Kur’ân bu hakikati teyit eder:

> “Gerçekten biz insanı en güzel bir surette yarattık.” (Tîn, 95/4)
“Sonra onu aşağıların aşağısına indirdik.” (Tîn, 95/5)
İnsan, kalbini imanla arş-ı Rahmân’ın bir aynası yaparsa yükselir; gafletle boş bırakırsa, meyveden daha aşağı düşer.

Sonuç

Nar, elma, dut gibi meyveler sadece yenilecek şeyler değildir; onlar Allah’ın isimlerini okutan kudret kelimeleridir. Onların gerçek gayesi, Esmâ-i İlahiye’yi ilan etmektir. İnsanın da gayesi aynıdır.

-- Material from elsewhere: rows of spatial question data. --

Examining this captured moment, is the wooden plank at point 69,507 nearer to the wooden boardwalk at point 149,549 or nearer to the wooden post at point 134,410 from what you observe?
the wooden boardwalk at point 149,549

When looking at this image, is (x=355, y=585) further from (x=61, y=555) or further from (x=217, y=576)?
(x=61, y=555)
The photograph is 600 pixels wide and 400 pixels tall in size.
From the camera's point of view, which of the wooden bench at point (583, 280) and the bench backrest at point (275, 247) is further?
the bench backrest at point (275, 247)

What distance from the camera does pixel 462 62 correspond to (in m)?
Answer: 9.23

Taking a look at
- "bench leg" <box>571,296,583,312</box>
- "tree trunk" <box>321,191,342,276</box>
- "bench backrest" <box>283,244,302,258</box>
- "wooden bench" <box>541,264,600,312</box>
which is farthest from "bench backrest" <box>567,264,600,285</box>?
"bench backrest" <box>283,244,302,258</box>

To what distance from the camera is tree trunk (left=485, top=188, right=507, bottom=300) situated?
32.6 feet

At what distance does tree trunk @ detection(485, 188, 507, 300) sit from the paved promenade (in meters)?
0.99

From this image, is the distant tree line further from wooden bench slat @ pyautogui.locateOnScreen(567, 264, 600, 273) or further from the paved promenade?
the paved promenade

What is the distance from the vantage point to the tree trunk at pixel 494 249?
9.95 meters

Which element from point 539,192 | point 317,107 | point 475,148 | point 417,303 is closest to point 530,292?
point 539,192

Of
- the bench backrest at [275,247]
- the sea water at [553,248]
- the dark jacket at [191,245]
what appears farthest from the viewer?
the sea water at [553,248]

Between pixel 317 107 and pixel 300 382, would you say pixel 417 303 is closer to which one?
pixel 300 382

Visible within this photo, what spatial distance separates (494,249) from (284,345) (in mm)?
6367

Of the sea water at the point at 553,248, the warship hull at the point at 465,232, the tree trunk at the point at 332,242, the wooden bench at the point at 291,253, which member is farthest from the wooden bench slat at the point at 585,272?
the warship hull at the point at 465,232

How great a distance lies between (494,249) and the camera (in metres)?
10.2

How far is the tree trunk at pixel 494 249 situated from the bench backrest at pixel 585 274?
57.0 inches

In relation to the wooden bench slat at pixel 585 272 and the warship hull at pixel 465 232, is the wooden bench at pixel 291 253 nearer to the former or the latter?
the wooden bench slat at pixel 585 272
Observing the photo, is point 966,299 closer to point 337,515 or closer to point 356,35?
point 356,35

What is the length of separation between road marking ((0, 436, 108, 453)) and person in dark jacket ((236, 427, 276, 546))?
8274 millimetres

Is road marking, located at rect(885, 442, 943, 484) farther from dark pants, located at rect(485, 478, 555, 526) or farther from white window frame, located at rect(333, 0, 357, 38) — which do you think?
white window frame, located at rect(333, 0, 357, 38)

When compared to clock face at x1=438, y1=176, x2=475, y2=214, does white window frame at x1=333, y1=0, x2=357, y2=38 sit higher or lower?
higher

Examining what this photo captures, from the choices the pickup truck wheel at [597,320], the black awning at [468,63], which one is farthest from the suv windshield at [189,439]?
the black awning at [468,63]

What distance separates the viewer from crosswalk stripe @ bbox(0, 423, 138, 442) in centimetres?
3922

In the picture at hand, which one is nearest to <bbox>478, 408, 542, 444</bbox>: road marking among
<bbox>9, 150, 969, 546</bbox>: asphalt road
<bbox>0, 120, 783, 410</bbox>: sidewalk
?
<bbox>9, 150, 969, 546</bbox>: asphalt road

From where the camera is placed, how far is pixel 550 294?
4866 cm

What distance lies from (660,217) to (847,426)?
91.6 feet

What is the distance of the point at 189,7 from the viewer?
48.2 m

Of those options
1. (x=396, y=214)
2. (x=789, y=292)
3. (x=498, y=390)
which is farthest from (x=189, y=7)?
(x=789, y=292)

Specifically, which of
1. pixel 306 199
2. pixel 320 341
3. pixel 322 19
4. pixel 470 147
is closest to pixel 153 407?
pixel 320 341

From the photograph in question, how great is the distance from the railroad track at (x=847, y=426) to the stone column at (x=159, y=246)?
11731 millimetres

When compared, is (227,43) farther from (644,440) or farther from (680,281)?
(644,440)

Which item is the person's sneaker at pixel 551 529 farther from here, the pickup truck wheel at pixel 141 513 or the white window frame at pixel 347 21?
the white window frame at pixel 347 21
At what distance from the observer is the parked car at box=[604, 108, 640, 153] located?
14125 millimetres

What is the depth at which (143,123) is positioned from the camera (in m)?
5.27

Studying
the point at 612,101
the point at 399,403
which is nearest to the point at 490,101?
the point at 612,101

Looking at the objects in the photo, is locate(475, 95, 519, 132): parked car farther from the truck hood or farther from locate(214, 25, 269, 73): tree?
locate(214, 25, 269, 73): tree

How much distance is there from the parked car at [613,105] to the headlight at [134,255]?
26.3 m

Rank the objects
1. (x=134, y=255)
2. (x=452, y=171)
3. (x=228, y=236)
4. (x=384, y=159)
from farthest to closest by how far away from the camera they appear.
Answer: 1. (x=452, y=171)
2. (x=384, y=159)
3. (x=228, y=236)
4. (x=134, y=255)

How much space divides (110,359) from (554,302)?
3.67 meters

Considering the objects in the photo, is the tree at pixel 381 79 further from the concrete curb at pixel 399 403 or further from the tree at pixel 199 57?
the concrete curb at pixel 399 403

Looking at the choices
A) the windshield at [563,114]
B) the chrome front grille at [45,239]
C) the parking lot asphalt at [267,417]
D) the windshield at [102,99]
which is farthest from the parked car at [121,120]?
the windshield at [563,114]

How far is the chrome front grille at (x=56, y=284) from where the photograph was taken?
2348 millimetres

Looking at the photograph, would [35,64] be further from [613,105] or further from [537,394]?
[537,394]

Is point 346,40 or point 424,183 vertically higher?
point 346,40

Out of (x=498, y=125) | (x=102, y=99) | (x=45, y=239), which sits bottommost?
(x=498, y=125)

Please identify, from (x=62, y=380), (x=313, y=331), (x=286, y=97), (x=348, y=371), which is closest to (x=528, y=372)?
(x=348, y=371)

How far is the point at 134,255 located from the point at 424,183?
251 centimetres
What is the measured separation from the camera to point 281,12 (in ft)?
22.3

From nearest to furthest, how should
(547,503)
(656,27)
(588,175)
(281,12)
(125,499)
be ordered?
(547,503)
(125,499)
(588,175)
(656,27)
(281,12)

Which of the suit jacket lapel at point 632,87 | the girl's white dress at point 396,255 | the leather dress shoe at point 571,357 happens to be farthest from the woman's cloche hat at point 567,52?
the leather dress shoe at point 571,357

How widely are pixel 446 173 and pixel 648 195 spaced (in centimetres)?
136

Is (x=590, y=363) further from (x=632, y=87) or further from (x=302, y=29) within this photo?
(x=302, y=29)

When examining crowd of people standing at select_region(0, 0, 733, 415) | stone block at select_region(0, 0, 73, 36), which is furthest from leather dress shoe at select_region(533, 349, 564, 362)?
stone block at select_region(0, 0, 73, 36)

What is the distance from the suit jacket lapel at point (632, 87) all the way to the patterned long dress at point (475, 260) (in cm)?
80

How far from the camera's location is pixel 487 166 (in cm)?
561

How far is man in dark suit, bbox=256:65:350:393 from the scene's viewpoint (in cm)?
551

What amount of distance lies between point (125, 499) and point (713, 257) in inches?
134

Kalbini imanla dolduran mü’min, kâinatın üstünde bir değer kazanır. Çünkü arza ve semaya sığmayan ilahî tecelliler, onun kalbine sığar.

Özet

Meyveler yalnızca yiyecek değil, kudretin kelimeleri ve ilahî isimlerin aynalarıdır.

Asıl gayeleri, Allah’ın isimlerini ilan etmektir; yenilmek ise ölümlerine ait bir sonuçtur.

Kur’ân, meyveleri ibret vesilesi olarak gösterir (Nahl 16/11; En’âm 6/99).

İnsanın gayesi de aynıdır: Allah’ı tanımak, marifetullah ve kulluktur.

Hadîs-i kudsîye göre, Allah’ın tecellileri mü’minin kalbine sığar.

İnsan, bu idraki kaybederse, bir meyveden daha aşağıya düşer.